CogWorks Laboratory
I am now working at the CogWorks Laboratory research facility in the Department of Cognitive Science at Rensselaer.
The CogWorks Laboratory conducts basic and applied research to study the complex interplay of cognition, perception, and action in routine interactive behavior. To further our understanding of integrated cognitive systems we combine methods from experimental psychology, computational cognitive modeling, and cognitive engineering.
My research involves measuring semantic relatedness of two or more terms. The terms are compared to a gauntlet of context-terms, where each comparison yields the probability that the given term is related to the given context-term.
AIBO’s Identity Crisis
For example, given the arbitrary context-terms animal and friend, the following would be interpreted as saying that robots are the least animal-like, and dogs are the most friend-like.

| Animal | Friend | |
|---|---|---|
| dog | 0.81 | 0.84 |
| cat | 0.81 | 0.67 |
| tiger | 0.79 | 0.13 |
| robot | 0.02 | 0.60 |
If we then want to compare dog to cat, we can represent each term as a vector in a multi-dimensional space whose dimensions are the context-terms animal and friend. The angle between the two vectors indicates relatedness: the wider the angle, the less related the terms are.
(By the way, this is all stolen from the paper by Grintsvayg, et al.)
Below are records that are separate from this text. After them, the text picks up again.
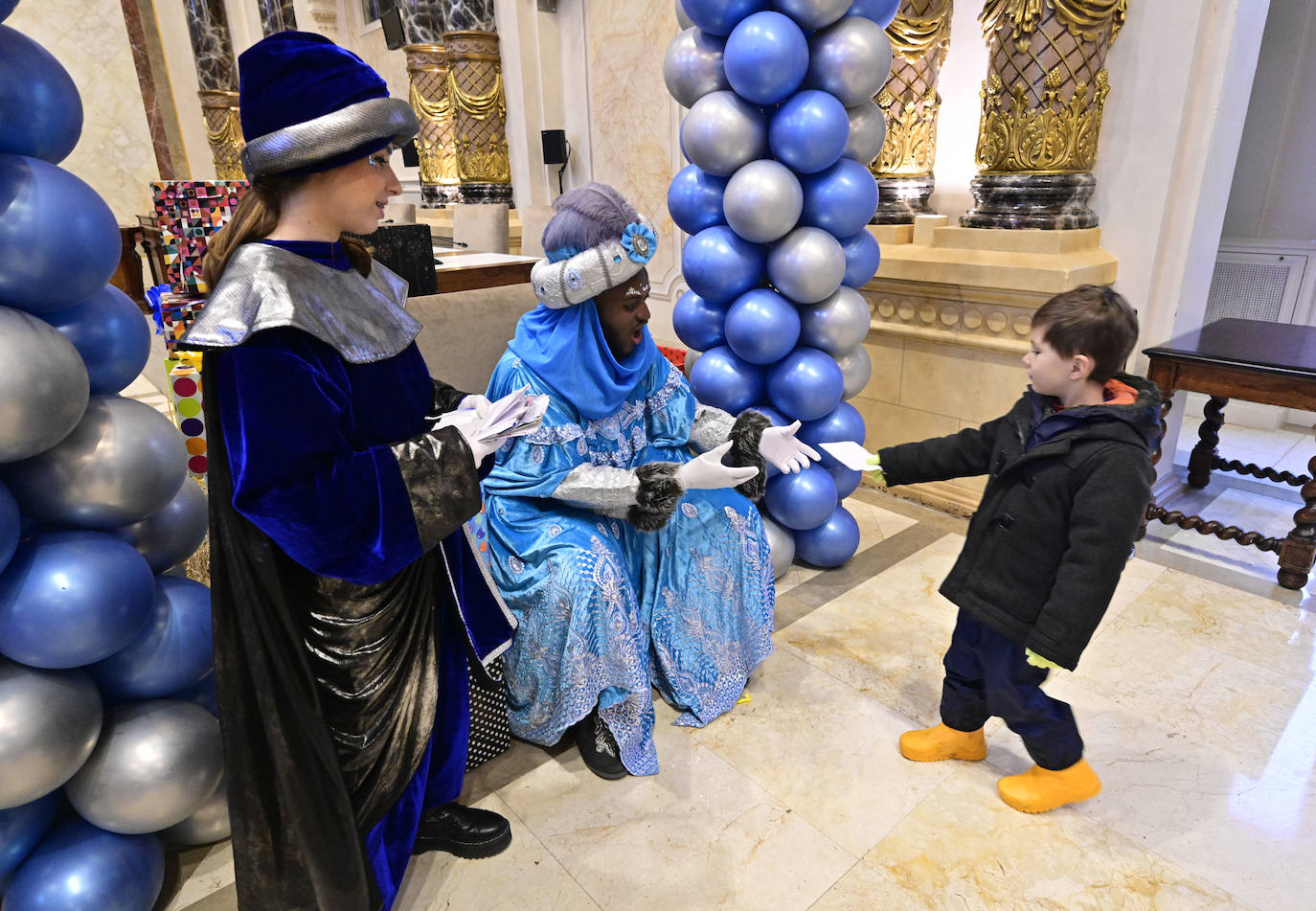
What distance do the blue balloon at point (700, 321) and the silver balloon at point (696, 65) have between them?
699 millimetres

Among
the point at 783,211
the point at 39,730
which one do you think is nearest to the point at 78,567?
the point at 39,730

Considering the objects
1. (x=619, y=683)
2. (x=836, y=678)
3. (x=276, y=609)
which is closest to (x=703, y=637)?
(x=619, y=683)

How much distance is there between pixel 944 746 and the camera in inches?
78.3

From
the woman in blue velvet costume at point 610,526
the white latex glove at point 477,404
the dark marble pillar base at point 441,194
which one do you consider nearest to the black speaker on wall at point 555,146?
the dark marble pillar base at point 441,194

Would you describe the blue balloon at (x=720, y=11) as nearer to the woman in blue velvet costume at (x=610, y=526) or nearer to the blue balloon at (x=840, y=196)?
the blue balloon at (x=840, y=196)

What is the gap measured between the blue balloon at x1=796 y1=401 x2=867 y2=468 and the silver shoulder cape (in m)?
1.71

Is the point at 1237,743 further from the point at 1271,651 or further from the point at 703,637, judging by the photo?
the point at 703,637

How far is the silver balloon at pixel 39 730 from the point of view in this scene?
1262mm

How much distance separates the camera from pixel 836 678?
236 cm

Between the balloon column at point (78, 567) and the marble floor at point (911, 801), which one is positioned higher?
the balloon column at point (78, 567)

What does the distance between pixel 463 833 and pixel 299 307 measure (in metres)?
1.24

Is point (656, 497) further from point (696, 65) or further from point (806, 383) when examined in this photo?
point (696, 65)

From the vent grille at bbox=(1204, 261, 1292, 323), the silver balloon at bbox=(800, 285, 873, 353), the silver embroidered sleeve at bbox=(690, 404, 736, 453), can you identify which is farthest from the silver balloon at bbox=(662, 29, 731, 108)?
the vent grille at bbox=(1204, 261, 1292, 323)

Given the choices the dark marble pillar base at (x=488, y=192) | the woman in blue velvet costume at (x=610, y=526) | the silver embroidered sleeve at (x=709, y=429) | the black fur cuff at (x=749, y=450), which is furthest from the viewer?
the dark marble pillar base at (x=488, y=192)
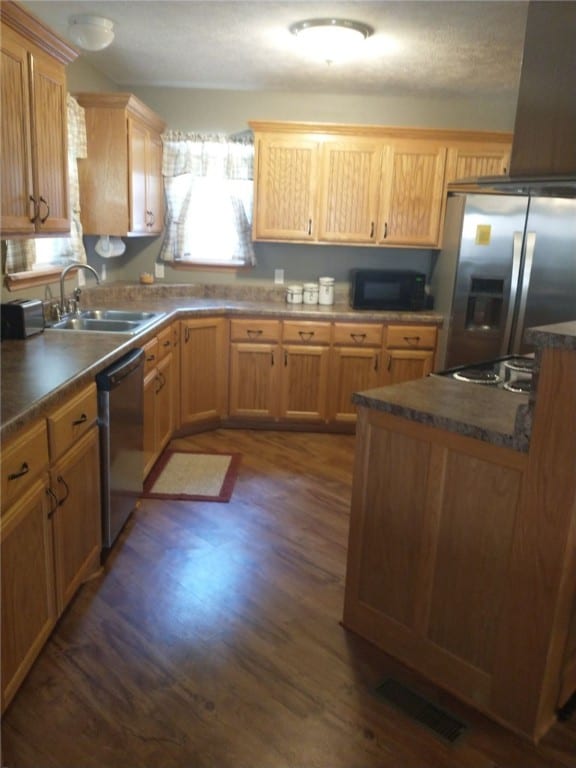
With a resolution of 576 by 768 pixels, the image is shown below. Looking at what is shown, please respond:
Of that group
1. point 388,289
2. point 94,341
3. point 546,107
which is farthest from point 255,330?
point 546,107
Survival of the Most Fitting Word
The obvious shortcoming of this algorithm is that if you have a term such as apple, the chosen context-terms won’t yield any valid results. On the other hand, if we try to be all-inclusive and choose thousands of context-terms, the algorithm will run too slowly. (Did you know that Google Universal Search has a required response time of 1/4 second?) Therefore, a minimal number of context-terms should be chosen to represent a breadth of meanings.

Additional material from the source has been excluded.